### Directions for this task
With the images excluded, set down every line of the listing below exactly.

### Collected material
BEGIN

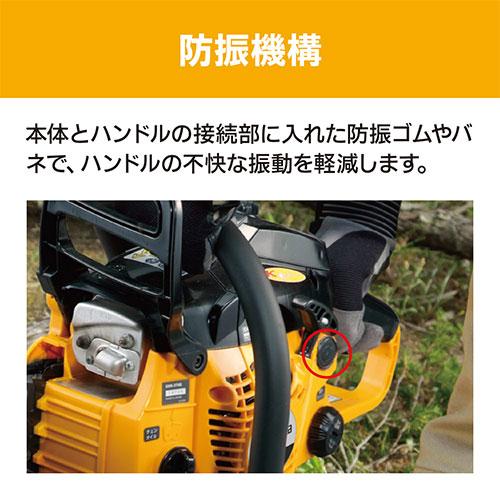 京セラ(リョービ) エンジンチェンソー ESK-3740 4050000_3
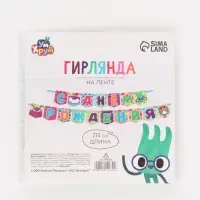 Гирлянда на ленте &laquo;С Днем Рождения&raquo;, Ум и Хрум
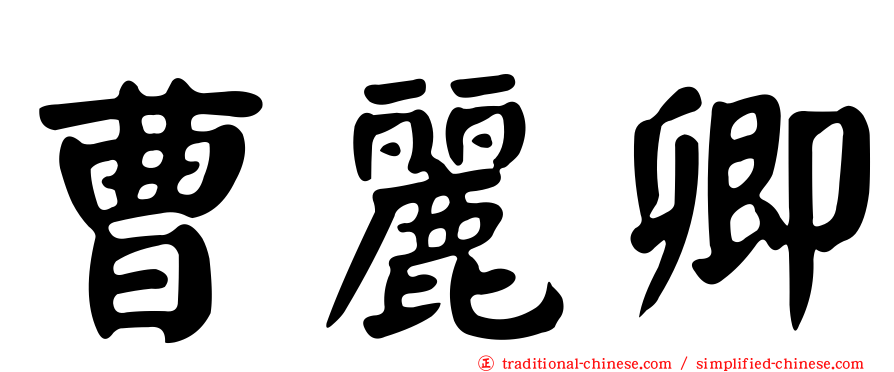 曹麗卿
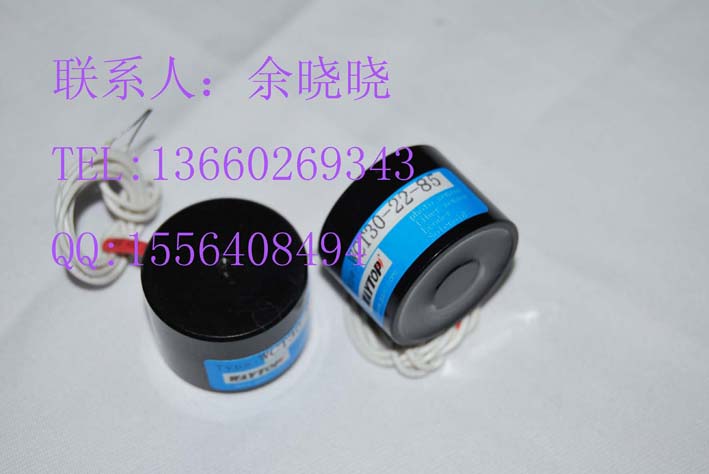 Pʽ늴FWCT30-22-85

END

### Response to the exercise
 京セラ(リョービ) エンジンチェンソー ESK-3740 4050000_3
 Гирлянда на ленте &laquo;С Днем Рождения&raquo;, Ум и Хрум
 曹麗卿
 Pʽ늴FWCT30-22-85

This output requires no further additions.